Segment Start: Text segment

But before I do, Trump had a highly successful rally in Ohio in which he gave a kind of telling litany of all these different cases in which he was lambasted, but in retrospect, he turned out to be right.
Listen. They lied about so many things before the election, and it's not only what they said, it's also what they didn't say.
Like Hunter.
Remember, where's Hunter? Where's Hunter?
The virus came from a Chinese lab.
Hydroxychloroquine actually works.
Remember? Remember?
I made a mistake on hydroxy.
I should have said, hydroxychloroquine is a disaster.
Please do not use it.
They would have said it. Instead, I said it works.
And now reports are coming out that it works.
They probably destroyed a lot of lives.
Hunter Biden's laptop was real.
That was an easy one, wasn't it?
Lafayette Square was not cleared for a photo op.
It wasn't. So, you know, Trump has to give himself credit.
Why? Because no one else gives it to him.
So the media is certainly not going to.
And so I totally understand it.
But I'm also focused on a clash that has now emerged between Trump and Barr, kind of a behind the scenes.
Jonathan Karl, reporter for ABC News, has a book coming out.
He's got an interesting article in The Atlantic where he talks about the fact that, about why Barr publicly declared In the aftermath of the 2020 election, there's been no widespread fraud.
It turns out that—and here's what Barr said.
He says, Mitch McConnell was urging Barr to make this public statement.
Why? Because McConnell believed that there was no fraud in the election.
McConnell didn't want to say it publicly.
McConnell believed that the best hope for the Republicans in Georgia was for Trump not to contest the election, but just to go ahead and campaign for the two Georgian candidates who lost anyway.
And And here's McConnell.
Tabar, at least if this reporting is accurate, which I think it probably is, McConnell goes, Bill, I look around and you're the only person who can do it, meaning you're the only person who can publicly correct Trump.

Segment End: Text segment
Segment Start: Stored data

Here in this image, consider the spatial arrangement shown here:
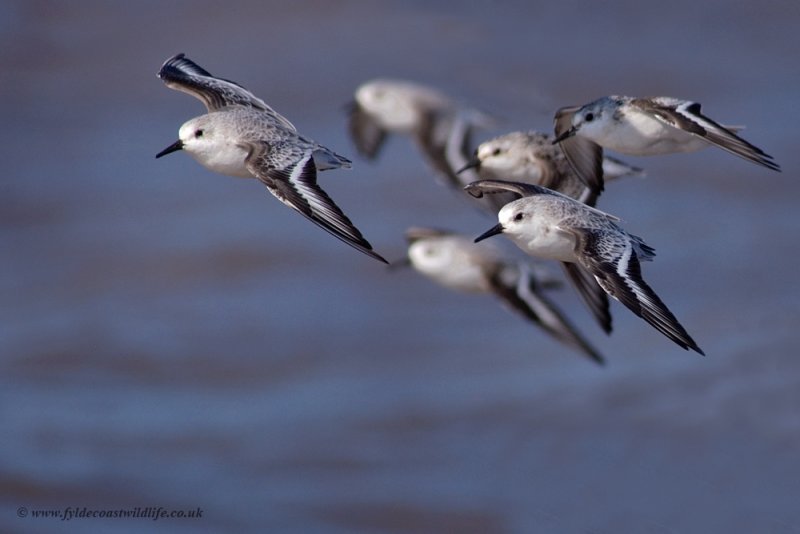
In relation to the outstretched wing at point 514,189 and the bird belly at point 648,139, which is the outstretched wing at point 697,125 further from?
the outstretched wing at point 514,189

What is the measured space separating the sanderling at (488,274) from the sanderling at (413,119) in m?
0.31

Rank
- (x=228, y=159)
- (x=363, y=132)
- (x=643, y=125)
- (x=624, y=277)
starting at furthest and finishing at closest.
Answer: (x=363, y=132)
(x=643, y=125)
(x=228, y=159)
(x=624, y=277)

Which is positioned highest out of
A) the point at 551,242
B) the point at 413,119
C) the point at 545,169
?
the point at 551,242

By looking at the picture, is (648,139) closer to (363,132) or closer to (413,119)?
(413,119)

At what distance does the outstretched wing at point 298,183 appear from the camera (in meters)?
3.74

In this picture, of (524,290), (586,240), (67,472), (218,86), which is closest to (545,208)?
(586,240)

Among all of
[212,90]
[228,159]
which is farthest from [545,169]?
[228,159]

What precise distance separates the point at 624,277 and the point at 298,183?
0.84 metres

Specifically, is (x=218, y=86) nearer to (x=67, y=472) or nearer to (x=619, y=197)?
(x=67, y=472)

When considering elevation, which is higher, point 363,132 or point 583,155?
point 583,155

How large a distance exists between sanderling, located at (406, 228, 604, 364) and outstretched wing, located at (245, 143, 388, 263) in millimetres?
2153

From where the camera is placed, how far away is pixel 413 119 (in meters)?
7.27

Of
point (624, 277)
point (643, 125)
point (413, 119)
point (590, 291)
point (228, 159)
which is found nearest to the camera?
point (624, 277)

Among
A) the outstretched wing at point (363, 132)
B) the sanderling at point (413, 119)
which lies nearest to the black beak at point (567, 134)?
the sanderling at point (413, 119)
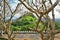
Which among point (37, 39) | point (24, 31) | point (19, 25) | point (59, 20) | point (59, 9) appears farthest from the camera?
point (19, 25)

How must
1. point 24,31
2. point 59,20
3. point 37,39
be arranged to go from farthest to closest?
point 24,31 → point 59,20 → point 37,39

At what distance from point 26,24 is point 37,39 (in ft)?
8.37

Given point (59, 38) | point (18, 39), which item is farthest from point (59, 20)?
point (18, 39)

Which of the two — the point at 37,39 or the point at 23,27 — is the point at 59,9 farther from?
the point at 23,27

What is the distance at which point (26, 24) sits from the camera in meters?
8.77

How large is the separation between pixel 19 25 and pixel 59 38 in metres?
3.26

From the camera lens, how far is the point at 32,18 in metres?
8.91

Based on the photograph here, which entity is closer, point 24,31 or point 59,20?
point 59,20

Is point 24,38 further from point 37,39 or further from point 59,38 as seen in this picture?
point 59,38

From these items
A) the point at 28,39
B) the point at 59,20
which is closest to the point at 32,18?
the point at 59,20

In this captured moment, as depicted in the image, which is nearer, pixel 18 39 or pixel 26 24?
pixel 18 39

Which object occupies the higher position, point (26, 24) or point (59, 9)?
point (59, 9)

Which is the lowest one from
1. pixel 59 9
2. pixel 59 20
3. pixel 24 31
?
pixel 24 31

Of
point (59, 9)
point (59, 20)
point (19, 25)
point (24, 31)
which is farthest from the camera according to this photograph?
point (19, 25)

Segment End: Stored data

▶ Required action 1:
Decide whether each statement agrees with the commentary on Trump and Barr. Answer yes or no for each, quoting the deciding words.
(a) McConnell wanted to say publicly that the election had no fraud.
(b) Jonathan Karl is a reporter for ABC News.
(c) The rally described took place in Ohio.
▶ Required action 2: Resume the commentary on Trump and Barr, picking up after its final sentence.
The listing comes from a different source than the commentary on Trump and Barr.

▶ Expected output 1:
(a) No: "McConnell didn't want to say it publicly."
(b) Yes: "Jonathan Karl, reporter for ABC News, has a book coming out."
(c) Yes: "Trump had a highly successful rally in Ohio"

▶ Expected output 2:
Now, for these people to be so confident that there wasn't widespread fraud, you would think that there would be some Justice Department investigation of fraud that came to the conclusion, hmm, guys, no fraud.
But here's this telling line from the Atlantic article, quote, The Department of Justice ended up conducting no formal investigations of voter fraud.
They didn't look into it.
How then was Barr so sure that there wasn't fraud?
It turns out he didn't think that there was fraud from the beginning.
He expected Trump to lose.
Quote, Barr told me, this is Jonathan Cole writing, that he had already concluded it was highly unlikely that evidence existed that would tip the scales in the election.
He had expected Trump to lose and was therefore not surprised by the outcome.
So it looks like Barr made sort of this prejudgment.
Now, Barr goes on to talk about things like, he says...
You know, he doesn't see how the machines could be a problem.
He goes, quote, It's a counting machine.
There had been no discrepancy reported anywhere, and I'm still not aware of any discrepancy.
So this is a case where the, again, you have this familiar, I'm not aware of any.
Well, wait a minute. You're the head of the Department of Justice.
Shouldn't you be looking into it?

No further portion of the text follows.